Voor productiegerichte paardenhouderijen zijn de artikelen in afdeling 2.11 van de provinciale omgevingsverordening van toepassing. Aangezien het facetbestemmingsplan de regelgeving en procedures van de oude gemeenten wijzigt, zodat een gelijke procedure geldt, ontstaat er geen knelpunt in het kader van afdeling 2.11. Een productiegerichte paardenhouderij is alleen mogelijk op locaties waar reeds een bestaand agrarisch bedrijf is gevestigd. Voor het overige voldoet de agrarische bestemming aan de gestelde regels in afdeling 2.11.

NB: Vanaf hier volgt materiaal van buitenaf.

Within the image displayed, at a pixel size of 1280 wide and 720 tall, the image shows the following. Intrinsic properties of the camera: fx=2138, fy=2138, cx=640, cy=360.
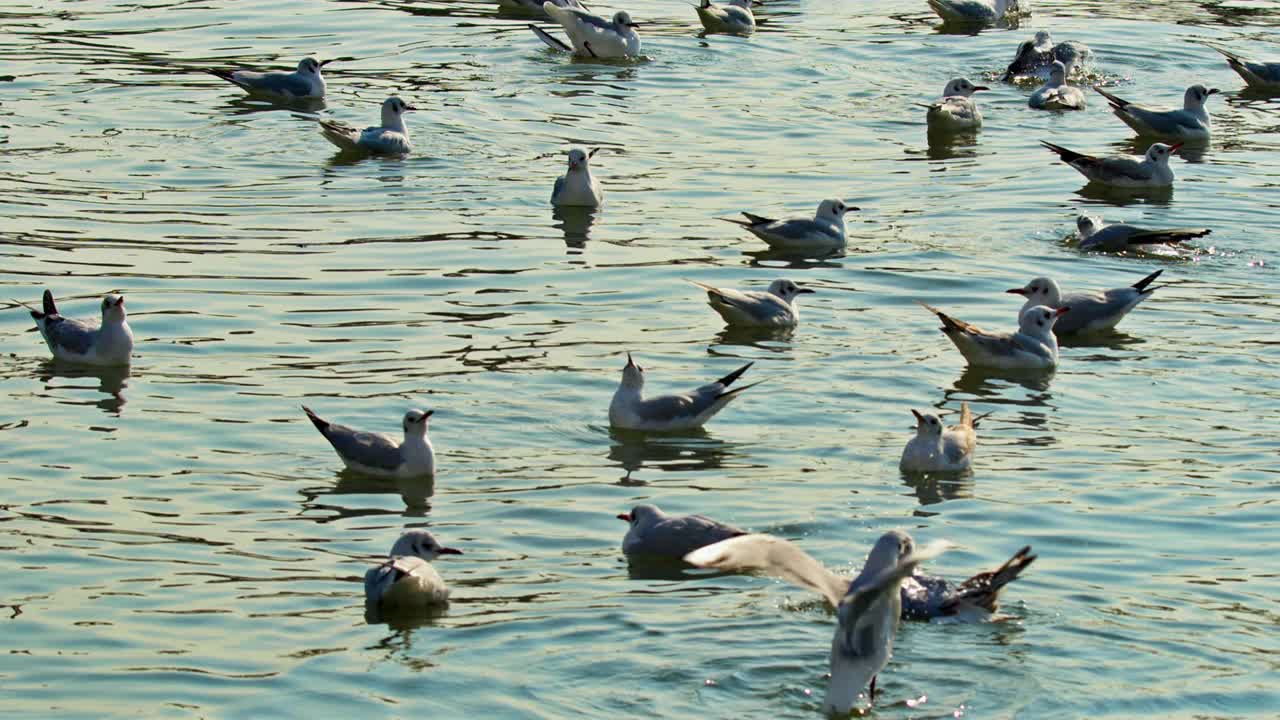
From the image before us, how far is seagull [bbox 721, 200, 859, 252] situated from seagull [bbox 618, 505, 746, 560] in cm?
750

Artikel 2.13.1 van de Provinciale Omgevingsverordening stelt dat een ruimtelijk plan dat betrekking heeft op het buitengebied geen bestemmingen bevat die voorzien in een nieuwe stedelijke ontwikkeling. Paardenbakken voor hobbymatig gebruik en voorzieningen voor sport (maneges) al dan niet in combinatie met bijbehorende voorzieningen (detailhandel en horeca) zijn hier echter van uitgesloten. Het onderhavig facetbestemmingsplan is derhalve in overeenstemming met het provinciaal beleid.
In de provinciale omgevingsverordening zijn naast het situeren van de mogelijke paardenbak geen regels gesteld aan het hobbymatig houden van dieren.
2.2 Gemeentelijk Beleid
De gemeente Midden-Groningen is ontstaan op 1 januari 2018 uit een fusie van de gemeenten Hoogezand-Sappemeer, Menterwolde en Slochteren. Mede door de fusie is de noodzaak ontstaan om diverse beleidsstukken te harmoniseren waaronder het paardenhouderijenbeleid.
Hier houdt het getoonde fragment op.